Creating Budgets in the Divorce Process

In the traditional divorce process there is a lot of haggling back and forth about the amount of spousal support that will be paid. We take a different approach in the mediation and Collaborative Law context. In both of these processes we attempt to arrive at a meaningful support arrangement – one that compares need versus ability to pay and seeks to make sure everyone can pay their bills after the divorce. Budgets are instrumental in determining spousal support awards in both mediated and Collaborative divorces.

You have probably heard of budgets before although you may not have ever done one. In short, a budget is simply the total of all the money coming in and all the money going out. Here is a Monthly Budget Form for your convenience. Although this form is fairly comprehensive, you can certainly add to it.

Here are a few things to think about when you are preparing your budget:

Apples to apples budgets. It is important that both people use the same level of budget. They do not need to use the same amounts in their budget, but they do need to be including (or excluding) the same types of expenditures. For example, if one person includes a travel line item in their budget, then the other person should as well. If someone includes voluntary retirement in their budget, then so should the other person. However, the amounts don’t need to be the same. For example, it’s not unusual that one person has a much higher grooming budget than the other. The bottom line is that if someone is using a minimalistic budget, the other person should as well. If someone is using their preferred budget, so should the other person.

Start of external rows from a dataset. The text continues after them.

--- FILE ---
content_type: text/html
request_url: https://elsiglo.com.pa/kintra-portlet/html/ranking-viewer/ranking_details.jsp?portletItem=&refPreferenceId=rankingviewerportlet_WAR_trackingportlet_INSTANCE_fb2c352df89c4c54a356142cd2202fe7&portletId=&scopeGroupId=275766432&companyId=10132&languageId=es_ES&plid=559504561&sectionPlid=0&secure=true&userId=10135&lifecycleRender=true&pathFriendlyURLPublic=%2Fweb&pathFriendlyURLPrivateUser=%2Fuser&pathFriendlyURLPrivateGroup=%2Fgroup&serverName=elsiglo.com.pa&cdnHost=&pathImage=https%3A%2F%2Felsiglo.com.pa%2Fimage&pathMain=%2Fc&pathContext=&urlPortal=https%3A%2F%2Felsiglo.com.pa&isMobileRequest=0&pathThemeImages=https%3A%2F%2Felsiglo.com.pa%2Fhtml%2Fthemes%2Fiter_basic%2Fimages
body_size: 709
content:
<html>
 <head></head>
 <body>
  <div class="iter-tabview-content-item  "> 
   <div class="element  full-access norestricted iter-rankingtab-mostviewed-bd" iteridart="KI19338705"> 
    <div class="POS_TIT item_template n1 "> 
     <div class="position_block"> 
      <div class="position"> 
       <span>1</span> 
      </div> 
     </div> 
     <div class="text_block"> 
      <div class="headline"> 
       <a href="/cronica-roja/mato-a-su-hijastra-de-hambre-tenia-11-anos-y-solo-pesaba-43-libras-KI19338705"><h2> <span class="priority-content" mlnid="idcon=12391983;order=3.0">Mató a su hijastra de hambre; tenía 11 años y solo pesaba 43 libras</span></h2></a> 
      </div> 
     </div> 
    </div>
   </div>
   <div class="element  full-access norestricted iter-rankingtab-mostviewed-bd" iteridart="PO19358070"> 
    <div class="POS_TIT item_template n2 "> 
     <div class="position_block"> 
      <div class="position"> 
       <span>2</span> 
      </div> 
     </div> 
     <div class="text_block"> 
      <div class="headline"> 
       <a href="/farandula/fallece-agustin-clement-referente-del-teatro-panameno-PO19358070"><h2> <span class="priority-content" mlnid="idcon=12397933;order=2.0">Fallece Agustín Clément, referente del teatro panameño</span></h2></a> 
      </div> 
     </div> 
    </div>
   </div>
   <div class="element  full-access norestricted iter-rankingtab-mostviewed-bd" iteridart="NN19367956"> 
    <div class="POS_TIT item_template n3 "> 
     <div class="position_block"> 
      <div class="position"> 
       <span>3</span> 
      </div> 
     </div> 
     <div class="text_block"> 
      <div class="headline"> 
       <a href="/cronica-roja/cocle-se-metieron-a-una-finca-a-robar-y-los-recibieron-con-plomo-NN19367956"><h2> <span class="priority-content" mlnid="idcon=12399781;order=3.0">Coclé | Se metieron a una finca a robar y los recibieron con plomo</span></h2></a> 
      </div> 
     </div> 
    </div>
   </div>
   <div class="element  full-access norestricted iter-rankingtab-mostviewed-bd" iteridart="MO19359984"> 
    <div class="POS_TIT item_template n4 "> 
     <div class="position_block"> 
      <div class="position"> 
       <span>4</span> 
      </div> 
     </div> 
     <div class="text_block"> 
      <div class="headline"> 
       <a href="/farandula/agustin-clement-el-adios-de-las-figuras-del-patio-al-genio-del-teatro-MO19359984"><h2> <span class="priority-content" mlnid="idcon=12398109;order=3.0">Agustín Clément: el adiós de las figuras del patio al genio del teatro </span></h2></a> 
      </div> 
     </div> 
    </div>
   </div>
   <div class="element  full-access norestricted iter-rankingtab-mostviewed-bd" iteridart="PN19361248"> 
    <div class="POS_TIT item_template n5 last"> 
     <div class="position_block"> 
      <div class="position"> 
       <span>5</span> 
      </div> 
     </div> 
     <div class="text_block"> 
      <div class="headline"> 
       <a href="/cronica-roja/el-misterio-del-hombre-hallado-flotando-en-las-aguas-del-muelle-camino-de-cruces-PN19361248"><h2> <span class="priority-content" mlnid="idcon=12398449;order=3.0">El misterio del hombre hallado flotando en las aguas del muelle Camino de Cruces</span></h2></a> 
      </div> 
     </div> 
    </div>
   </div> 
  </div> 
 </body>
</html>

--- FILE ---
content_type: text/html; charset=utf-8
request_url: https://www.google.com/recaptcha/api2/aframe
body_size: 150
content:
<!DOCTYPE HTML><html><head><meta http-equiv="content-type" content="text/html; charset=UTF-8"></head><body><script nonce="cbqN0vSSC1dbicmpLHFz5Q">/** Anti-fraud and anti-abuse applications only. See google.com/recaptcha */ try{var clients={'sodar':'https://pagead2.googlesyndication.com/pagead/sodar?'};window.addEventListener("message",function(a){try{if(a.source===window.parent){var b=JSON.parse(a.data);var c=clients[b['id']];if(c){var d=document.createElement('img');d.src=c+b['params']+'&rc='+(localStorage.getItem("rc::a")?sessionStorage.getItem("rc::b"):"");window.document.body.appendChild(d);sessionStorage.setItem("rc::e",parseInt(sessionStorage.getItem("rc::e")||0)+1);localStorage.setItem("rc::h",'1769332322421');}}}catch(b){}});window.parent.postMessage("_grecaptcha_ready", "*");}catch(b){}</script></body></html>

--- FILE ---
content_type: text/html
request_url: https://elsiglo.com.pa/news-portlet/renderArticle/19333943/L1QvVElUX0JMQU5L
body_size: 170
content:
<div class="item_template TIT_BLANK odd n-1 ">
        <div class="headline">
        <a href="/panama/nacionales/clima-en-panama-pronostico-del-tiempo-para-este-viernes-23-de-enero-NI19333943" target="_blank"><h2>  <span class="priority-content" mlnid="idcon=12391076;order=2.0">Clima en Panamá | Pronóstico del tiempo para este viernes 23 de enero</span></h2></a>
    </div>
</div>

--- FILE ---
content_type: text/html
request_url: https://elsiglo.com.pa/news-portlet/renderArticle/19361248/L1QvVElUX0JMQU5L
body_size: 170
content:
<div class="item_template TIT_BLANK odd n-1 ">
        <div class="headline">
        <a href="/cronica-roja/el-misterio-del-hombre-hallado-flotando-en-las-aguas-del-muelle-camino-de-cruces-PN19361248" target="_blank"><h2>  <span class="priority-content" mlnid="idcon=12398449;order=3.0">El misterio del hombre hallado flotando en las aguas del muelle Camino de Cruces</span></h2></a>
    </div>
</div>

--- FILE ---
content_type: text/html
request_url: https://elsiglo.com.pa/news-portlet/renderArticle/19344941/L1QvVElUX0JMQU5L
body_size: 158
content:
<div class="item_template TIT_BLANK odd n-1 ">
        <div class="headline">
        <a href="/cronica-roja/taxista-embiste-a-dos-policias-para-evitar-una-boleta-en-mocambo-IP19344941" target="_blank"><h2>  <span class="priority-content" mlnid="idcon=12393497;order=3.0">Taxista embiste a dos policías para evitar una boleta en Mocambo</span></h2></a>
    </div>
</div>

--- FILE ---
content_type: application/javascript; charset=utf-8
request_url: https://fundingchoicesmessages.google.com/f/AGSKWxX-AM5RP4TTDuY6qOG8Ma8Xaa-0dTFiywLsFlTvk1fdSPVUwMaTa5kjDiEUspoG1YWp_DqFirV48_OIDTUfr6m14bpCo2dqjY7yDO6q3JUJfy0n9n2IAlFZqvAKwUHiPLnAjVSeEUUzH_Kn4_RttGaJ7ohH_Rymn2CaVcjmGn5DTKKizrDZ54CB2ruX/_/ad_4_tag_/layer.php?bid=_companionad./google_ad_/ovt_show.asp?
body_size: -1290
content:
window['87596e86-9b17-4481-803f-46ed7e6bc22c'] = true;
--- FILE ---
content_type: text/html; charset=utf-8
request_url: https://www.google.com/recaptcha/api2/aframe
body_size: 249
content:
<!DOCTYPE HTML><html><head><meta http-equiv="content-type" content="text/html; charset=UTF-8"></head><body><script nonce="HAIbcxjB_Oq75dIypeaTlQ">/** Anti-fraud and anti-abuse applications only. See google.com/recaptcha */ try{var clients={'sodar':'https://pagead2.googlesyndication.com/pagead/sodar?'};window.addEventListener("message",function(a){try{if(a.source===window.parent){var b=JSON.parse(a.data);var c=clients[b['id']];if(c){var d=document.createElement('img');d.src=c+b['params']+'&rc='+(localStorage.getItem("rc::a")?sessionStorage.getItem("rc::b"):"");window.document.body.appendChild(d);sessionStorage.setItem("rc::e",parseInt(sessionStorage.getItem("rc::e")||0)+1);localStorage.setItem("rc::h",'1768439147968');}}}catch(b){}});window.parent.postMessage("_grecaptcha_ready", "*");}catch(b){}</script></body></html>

Exchange budgets before the meeting. You should exchange your budgets with each other before the meeting in which you will be addressing support. Neither person has veto power over the other person’s budget, but it is perfectly fair to comment on the other person’s budget. Often times people overlook or underestimate certain expenses; having the other person review your budget may help identify these things. Similarly, sometimes people overestimate costs and it fair to point that out as well. The purpose of exchanging budgets before the meeting is so that both people can offer feedback prior to the meeting. You want to go into the meeting with both people satisfied that the other person’s budget is reasonable. Two hour appointments aren’t cheap – you don’t want to spend the meeting arguing about budgets! Instead, you should come into the meeting having already reviewed and commented on the other person’s budget so that you can spend your time actually discussing support rather than arguing about whether someone should have included lawn service in their budget.

One-time expenses. Expenses such as your mortgage or cell phone are easy to identify. What are more difficult are one-time expenses. For example, you only need new tires every three or four years, but when you do they may cost $600 to $800. Similarly, Christmas only comes around once per year, but if you don’t budget for it you could end up with a huge credit card bill. It’s therefore important to think about these one time or irregular expenditures when preparing your budget.

Use post-divorce budgets. Many times people are still living together while they go through the divorce process and don’t have any idea how much life will cost after the divorce. Although this is somewhat challenging, it is very important to try to accurately project what your budget will be after the divorce is final. For example, if you will be moving, try to figure out what part of town you are moving to and how large a place you are looking for. This will give you some idea about what your rent will be and it will also help you begin thinking about the total cost of your utilities. Sometimes people decide that it makes sense to create two budgets – one based on current expenses and one based on their expenses after they move out.

Budgets can be challenging – particularly if you are not used to doing one. However, they are very important in determining an appropriate support award. Since budgets usually take some time to figure out, you should probably start working on your budget sooner rather than later…you will be glad you did!